- Born: LaBreeska Rogers February 4, 1940 Flat Creek, Alabama, U.S.
- Died: December 9, 2015 (aged 75) Nashville, Tennessee, U.S.
- Occupation: Southern gospel performer
- Spouse: Joel Hemphill
- Children: 2 sons, 1 daughter
- Relatives: Rusty Goodman (uncle); Sam Goodman (uncle); Howard Goodman (uncle); Joey and Trent (sons);

= LaBreeska Hemphill =

American singer

LaBreeska Hemphill (February 4, 1940 - December 9, 2015) was an American Southern gospel performer. She was a member of The Happy Goodman Family and The Hemphills. With her husband and children, she won eight GMA Dove Awards and three BMI Awards, and she was inducted into the Dollywood Gospel Hall of Fame and the Delta Music Museum Hall of Fame.

==Early life==
Hemphill was born in 1940 in Flat Creek, Alabama. Her father was Walter Erskine Rogers and her mother, Gussie Mae Goodman.

==Career==
Hemphill started performing Southern gospel music with her parents as part of The Happy Goodman Family in childhood. They performed at the Ryman Auditorium in Nashville, Tennessee, in 1949.

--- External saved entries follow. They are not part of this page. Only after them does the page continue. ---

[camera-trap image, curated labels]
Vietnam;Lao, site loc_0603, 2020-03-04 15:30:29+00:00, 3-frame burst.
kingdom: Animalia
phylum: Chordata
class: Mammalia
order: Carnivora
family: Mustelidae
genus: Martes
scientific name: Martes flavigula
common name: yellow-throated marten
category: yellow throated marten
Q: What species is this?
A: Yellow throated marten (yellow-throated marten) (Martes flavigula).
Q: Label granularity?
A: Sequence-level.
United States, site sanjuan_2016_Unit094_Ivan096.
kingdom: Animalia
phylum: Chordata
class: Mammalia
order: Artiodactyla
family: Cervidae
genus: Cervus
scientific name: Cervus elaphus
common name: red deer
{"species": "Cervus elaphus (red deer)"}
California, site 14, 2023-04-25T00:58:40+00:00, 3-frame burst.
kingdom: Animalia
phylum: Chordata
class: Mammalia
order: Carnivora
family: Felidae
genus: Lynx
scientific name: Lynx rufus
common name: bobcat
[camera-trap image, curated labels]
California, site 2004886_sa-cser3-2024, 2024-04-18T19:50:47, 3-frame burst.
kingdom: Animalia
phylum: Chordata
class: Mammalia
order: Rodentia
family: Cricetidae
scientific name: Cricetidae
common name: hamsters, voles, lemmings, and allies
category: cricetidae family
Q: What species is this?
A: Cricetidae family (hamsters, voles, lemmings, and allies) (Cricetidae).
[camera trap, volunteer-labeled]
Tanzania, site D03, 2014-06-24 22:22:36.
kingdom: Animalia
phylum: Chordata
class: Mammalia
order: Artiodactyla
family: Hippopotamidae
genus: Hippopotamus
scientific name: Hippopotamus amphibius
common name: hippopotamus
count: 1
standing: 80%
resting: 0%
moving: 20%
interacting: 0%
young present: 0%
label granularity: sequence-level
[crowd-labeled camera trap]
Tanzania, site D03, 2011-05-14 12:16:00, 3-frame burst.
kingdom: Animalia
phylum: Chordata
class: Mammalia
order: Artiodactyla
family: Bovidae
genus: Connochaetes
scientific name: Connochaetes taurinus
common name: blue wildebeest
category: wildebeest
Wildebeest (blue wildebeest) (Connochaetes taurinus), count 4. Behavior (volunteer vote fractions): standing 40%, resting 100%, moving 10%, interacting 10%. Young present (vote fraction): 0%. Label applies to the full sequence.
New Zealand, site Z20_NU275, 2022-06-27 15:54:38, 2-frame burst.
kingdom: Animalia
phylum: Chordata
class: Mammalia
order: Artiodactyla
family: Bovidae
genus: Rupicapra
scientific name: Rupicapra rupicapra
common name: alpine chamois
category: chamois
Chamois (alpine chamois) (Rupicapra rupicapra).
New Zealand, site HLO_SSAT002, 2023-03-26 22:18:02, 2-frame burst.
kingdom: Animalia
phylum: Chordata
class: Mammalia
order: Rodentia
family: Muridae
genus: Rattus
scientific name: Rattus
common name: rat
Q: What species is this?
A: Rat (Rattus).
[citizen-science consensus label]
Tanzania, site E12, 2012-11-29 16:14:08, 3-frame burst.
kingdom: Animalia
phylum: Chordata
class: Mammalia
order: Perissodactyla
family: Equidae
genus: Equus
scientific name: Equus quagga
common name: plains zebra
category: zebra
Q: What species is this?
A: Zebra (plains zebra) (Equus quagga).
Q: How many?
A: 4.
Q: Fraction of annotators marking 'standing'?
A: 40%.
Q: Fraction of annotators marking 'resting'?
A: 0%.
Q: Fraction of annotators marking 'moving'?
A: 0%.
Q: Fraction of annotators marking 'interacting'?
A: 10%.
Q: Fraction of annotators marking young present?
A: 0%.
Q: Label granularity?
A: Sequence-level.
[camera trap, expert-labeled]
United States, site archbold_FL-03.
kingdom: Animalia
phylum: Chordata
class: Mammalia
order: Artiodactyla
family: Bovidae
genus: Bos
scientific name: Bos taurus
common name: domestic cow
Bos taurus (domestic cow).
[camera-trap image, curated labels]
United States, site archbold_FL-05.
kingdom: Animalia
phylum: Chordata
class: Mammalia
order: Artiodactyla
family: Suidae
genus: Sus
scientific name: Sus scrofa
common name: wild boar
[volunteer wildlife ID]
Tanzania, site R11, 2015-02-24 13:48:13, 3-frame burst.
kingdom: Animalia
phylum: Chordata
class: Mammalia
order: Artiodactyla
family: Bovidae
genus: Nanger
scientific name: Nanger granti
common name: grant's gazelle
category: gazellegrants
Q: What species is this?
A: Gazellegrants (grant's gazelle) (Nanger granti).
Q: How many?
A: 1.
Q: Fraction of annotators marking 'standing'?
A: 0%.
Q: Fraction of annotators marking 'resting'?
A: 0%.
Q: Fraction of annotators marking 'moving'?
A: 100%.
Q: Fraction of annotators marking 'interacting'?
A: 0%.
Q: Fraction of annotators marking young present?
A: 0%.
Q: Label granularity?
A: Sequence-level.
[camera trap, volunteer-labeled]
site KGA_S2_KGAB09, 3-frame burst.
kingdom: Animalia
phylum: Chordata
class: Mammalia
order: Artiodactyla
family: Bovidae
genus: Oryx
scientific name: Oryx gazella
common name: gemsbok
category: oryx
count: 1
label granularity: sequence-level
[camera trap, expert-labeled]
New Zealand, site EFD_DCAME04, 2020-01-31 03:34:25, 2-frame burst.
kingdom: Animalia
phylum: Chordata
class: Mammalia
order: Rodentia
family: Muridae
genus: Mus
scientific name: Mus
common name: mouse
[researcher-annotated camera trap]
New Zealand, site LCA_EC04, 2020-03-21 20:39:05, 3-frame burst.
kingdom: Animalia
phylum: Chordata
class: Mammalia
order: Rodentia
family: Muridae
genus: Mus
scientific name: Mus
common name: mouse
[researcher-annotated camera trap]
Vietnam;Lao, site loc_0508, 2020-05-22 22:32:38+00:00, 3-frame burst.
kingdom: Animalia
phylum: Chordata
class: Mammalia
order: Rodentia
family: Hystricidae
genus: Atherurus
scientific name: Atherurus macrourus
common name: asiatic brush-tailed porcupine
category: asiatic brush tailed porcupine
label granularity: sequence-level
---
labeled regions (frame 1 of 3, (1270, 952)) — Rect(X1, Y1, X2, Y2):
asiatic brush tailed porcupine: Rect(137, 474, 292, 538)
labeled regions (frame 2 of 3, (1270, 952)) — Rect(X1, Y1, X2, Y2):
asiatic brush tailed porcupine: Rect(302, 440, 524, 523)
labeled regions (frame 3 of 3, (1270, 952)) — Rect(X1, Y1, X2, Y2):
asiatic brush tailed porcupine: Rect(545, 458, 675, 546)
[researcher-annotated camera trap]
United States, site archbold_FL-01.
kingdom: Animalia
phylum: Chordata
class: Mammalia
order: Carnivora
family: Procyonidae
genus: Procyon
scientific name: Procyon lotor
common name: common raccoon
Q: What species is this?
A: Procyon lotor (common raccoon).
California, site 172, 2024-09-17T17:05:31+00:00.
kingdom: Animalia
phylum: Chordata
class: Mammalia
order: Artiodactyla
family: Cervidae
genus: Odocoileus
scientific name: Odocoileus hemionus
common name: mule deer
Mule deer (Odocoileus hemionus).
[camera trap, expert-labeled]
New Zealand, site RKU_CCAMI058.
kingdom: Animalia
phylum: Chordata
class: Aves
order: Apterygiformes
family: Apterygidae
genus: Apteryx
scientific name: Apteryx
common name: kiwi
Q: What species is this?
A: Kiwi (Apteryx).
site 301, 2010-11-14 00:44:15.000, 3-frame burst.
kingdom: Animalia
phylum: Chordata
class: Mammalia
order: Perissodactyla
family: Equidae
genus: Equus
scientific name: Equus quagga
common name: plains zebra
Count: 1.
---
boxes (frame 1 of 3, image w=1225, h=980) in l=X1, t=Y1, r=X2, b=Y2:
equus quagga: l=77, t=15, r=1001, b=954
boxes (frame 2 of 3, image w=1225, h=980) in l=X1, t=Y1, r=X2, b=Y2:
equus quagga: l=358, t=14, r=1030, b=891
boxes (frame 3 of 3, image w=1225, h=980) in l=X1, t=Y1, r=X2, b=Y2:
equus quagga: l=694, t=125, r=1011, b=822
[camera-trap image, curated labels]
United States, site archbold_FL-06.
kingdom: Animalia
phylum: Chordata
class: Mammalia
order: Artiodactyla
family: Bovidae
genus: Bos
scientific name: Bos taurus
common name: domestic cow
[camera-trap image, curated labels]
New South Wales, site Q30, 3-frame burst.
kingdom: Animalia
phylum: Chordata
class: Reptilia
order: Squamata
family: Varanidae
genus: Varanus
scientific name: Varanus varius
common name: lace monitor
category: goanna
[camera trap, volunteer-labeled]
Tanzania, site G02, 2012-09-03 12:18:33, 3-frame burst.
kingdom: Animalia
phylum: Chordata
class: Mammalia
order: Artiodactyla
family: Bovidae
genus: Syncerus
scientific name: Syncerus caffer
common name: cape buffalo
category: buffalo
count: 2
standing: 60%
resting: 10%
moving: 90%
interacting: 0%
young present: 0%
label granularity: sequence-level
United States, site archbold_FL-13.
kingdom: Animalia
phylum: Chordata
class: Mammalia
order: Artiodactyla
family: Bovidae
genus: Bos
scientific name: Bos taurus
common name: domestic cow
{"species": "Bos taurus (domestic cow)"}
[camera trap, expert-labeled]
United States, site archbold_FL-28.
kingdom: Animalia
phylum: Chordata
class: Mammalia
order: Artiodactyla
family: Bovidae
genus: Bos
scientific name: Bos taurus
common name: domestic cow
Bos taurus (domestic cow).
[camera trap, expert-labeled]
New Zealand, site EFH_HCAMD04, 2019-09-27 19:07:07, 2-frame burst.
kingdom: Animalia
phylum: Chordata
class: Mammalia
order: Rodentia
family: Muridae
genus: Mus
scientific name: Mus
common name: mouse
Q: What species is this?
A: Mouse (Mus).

Hemphill and her husband began performing Southern gospel together at the Living Way Apostolic Church in West Monroe, Louisiana. They later pastored a Pentecostal church in Bastrop, Louisiana. They released their first record as The Hemphills through Canaan Records in 1966. They were active from the 1970s to the 1990s. Over the course of their career, they released over 20 records. Hemphill sang hit songs like He's Still Working On Me, I Claim the Blood, Grandma's Rocking Chair, and Unfinished Task. The band won eight GMA Dove Awards and three BMI Awards of Excellence. They were inducted into the Dollywood Gospel Hall of Fame and the Delta Music Museum Hall of Fame.

Hemphill authored four books, including a memoir about her husband in 2012.

==Personal life and death==
Hemphill married Joel Hemphill in 1957. Her father-in-law, W. T. Hemphill, was the founder of the Living Way Apostolic Church. They had two sons, Joey and Trent, and a daughter, Candy. They resided in Joelton, a neighborhood of Nashville, Tennessee.

Hemphill died on December 9, 2015, in Nashville, Tennessee, at 75. Her funeral was held in West Monroe, Louisiana.

==Selected works==
- Hemphill, LaBreeska (1976). "LaBreeska: An Autobiography"
- Hemphill, LaBreeska (2001). "The Hemphills, Partners in Emotion : The Story of Joel and LaBreeska Hemphill"
- Hemphill, LaBreeska (2009). "My Daddy Played the Guitar"
- Hemphill, LaBreeska (2012). "Can Anything Good Come Out of Bawcomville?"